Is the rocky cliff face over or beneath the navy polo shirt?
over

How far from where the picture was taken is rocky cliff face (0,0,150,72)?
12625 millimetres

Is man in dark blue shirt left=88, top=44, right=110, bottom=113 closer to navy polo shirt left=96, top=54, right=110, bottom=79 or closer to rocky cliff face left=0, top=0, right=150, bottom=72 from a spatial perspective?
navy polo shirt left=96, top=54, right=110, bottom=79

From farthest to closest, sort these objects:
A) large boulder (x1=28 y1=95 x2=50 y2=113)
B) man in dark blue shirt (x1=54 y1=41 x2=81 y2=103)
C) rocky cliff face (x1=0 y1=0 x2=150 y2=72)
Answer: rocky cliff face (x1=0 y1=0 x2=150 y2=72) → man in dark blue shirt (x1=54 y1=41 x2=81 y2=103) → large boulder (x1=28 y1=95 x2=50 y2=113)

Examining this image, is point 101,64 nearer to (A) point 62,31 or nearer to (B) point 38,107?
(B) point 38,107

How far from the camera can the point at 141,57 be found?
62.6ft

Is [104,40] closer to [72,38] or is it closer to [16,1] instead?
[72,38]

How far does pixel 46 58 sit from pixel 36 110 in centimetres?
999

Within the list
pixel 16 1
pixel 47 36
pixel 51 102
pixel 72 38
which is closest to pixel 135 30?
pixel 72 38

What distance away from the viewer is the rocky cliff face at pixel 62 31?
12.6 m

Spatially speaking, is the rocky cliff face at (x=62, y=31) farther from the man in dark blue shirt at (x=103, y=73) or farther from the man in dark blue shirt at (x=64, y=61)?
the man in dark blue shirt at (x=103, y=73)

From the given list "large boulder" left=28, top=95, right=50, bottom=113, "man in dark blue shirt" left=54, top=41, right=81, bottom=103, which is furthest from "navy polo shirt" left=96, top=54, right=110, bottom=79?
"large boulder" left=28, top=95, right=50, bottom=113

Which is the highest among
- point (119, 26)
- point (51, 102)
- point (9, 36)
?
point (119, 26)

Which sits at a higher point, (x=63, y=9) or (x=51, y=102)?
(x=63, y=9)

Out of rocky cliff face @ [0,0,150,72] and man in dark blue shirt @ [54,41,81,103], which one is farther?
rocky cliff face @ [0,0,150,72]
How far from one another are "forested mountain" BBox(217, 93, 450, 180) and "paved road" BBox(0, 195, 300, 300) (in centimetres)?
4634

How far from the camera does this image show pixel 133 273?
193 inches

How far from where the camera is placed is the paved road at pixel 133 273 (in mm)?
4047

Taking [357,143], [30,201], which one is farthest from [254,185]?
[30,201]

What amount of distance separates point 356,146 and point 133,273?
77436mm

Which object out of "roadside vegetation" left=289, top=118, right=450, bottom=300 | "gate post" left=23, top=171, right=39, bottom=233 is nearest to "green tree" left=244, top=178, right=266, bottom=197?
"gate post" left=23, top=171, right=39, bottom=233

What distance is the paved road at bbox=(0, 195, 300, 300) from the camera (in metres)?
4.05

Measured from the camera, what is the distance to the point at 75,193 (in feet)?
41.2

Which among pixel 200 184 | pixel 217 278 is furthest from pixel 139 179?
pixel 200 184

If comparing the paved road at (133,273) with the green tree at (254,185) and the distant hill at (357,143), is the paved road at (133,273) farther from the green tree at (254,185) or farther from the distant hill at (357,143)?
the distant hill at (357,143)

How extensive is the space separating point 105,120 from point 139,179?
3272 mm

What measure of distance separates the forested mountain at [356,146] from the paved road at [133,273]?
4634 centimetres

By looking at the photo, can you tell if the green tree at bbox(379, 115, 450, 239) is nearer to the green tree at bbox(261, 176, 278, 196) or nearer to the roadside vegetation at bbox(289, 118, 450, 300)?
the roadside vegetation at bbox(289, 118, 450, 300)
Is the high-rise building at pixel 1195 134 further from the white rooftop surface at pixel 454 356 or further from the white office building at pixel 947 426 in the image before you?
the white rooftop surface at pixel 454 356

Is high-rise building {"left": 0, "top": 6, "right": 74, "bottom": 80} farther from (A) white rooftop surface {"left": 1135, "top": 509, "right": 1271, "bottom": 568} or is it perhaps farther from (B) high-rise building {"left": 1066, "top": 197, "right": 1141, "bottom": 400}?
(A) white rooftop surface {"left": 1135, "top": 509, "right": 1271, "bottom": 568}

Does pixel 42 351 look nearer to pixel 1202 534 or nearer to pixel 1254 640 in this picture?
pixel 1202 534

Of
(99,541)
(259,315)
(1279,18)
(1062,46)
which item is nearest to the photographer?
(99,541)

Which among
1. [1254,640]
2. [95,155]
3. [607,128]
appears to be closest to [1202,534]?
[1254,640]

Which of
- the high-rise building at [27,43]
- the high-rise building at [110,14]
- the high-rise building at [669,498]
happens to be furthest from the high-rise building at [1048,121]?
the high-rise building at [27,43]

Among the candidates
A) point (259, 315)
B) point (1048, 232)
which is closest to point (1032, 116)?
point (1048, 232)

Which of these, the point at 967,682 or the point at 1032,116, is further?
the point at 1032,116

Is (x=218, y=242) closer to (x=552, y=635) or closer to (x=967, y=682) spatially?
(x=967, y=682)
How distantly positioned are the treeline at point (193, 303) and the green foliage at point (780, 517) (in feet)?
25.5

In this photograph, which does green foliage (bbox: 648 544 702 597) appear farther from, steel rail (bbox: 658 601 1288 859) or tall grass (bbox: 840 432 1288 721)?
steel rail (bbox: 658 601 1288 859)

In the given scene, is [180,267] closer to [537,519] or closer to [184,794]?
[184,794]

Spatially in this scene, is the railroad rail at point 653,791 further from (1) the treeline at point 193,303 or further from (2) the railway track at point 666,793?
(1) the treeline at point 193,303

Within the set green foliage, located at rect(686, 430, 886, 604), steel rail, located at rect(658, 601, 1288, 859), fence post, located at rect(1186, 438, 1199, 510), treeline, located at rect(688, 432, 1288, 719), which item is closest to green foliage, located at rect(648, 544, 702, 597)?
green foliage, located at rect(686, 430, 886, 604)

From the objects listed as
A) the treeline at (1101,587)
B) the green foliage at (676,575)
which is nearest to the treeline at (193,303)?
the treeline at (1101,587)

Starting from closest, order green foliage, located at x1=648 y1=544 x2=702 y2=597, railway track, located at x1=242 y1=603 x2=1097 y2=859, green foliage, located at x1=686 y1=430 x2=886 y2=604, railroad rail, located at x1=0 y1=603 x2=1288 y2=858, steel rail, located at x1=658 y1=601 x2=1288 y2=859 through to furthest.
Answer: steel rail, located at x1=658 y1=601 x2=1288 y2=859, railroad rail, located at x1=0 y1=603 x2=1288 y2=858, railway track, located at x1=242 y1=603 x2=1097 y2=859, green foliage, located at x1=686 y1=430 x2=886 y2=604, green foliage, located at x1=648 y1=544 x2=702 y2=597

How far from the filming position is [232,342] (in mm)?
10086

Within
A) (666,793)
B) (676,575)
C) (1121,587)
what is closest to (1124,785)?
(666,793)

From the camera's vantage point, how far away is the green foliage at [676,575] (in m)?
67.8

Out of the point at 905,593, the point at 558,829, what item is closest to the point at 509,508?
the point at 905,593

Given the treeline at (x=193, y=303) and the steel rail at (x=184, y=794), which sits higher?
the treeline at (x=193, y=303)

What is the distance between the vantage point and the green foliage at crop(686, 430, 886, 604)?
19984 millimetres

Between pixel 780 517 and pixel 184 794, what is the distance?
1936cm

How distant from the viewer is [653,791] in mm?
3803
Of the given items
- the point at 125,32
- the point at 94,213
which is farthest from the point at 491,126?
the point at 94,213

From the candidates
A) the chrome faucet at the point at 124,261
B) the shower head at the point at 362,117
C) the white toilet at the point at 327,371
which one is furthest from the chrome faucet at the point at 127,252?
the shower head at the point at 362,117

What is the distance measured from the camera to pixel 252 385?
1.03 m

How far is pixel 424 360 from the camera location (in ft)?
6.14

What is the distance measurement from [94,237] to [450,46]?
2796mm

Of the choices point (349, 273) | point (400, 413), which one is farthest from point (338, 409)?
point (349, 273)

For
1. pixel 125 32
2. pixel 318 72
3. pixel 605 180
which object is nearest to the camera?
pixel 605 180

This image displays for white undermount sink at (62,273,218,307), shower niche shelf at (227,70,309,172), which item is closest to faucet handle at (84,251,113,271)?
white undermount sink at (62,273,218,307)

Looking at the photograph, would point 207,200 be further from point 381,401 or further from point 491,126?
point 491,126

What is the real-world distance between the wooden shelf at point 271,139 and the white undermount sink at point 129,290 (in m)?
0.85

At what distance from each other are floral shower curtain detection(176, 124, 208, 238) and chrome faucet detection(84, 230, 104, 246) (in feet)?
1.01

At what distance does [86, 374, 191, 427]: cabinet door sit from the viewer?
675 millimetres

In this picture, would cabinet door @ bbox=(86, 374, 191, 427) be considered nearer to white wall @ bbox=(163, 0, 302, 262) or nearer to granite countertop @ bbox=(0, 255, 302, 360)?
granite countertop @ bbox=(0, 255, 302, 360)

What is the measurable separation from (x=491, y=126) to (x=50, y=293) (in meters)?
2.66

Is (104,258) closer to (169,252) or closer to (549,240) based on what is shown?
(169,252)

——————————

_Aim_
Write out again the lines of the listing from its very first line up to and including the line containing "12625 millimetres".

_Full output_
Is the rocky cliff face over or beneath the navy polo shirt?
over

How far from where the picture was taken is rocky cliff face (0,0,150,72)?
12625 millimetres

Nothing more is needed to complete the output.